Because one creepy Santa photo isn’t enough.
Help your kids eat more veggies by putting a terrifying Santa on top! A day’s worth of vitamins with a side of nightmares.
What’s worse, this outfit or the fact that she’s trying to run barefoot? (Hint: the outfit)
“I hope these giant Aladdin pants help me find inner peace and a hot new girlfriend this season. I look good.”
What a better time to practice your splits than by the tree! Let’s hear it for flexibility, presents, tacky tights, and inappropriate enthusiasm!
I’m not sure where she’s working out, but I’m pretty sure that skirt doesn’t stay on for much longer.
It’s the ornament that warms hearts and really makes the season real for the whole family.
Wine and friends and wine and feasts and ALL THE WINE! More wine!
Redefining the air guitar?
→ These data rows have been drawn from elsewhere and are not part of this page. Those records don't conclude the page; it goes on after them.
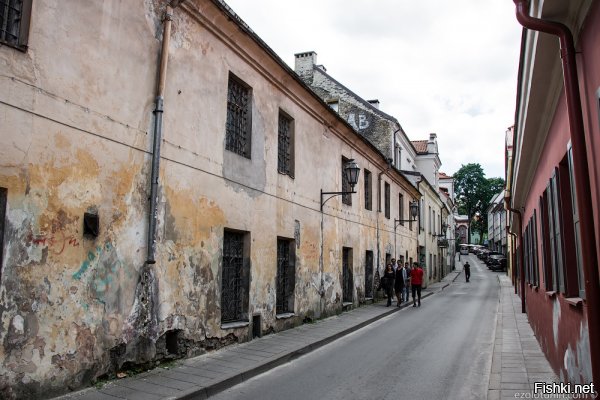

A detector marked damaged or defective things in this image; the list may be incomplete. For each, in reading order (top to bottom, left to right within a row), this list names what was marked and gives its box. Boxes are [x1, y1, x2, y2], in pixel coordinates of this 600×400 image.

window bars rust [226, 75, 252, 158]
peeling plaster wall [0, 1, 418, 398]
window bars rust [220, 231, 244, 322]
window bars rust [276, 239, 296, 314]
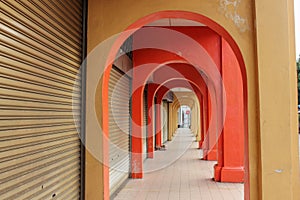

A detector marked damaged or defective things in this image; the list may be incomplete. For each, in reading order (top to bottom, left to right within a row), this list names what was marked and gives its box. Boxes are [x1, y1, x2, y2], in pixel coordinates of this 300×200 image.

peeling paint [219, 0, 250, 32]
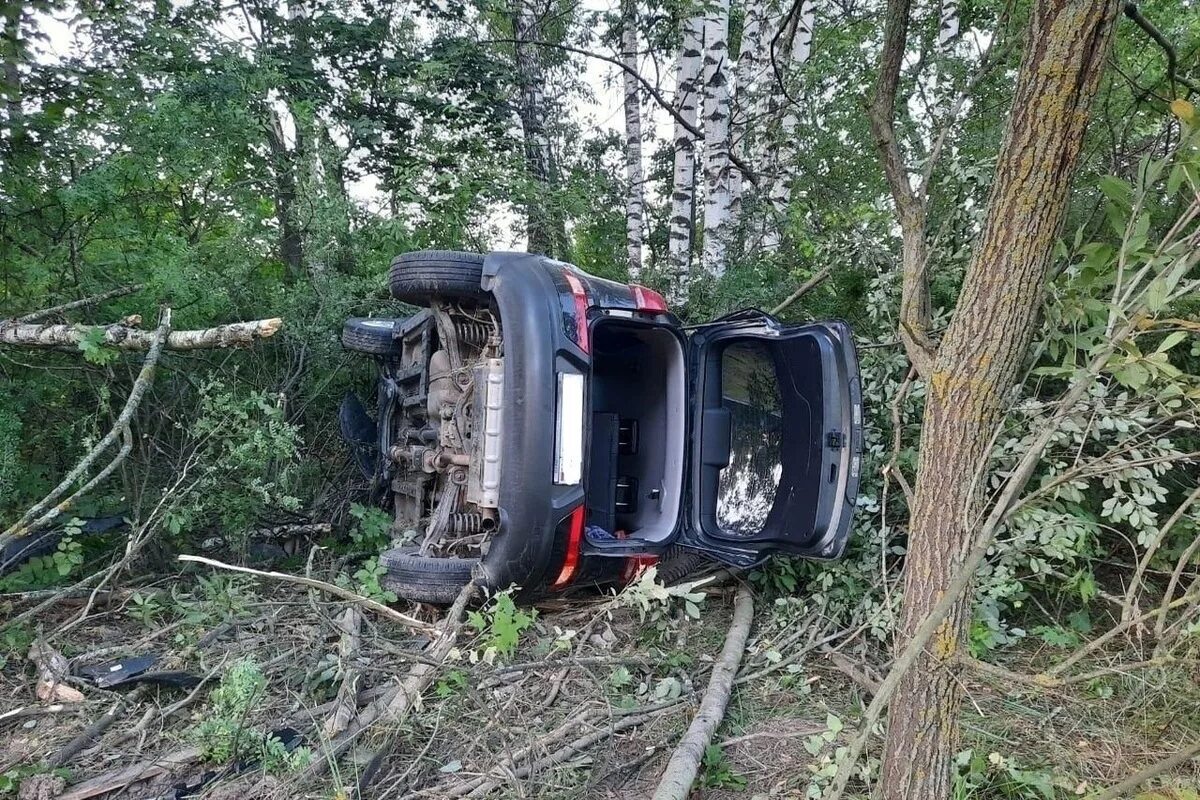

Auditioning for the Rockettes? Performing some disturbing hamstring stretch in go-go boots? We may never know.
Two thumbs up for winter, hockey skates, giant headbands, classic sweaters, and… falling down?
Sorry, but we needed just one more creepy, cock-eyed, gym rat Santa. That is all we want for Christmas!
Eat up kids, I’ve laced the turkey so you can’t tell how ridiculous you look in these crowns.
I mean, honestly….WHAT are you doing?
Has anyone seen Gone Girl? I’m not quite sure that knife is for the turkey…
No wonder they never let poor Rudolph join in any reindeer games. He was insane.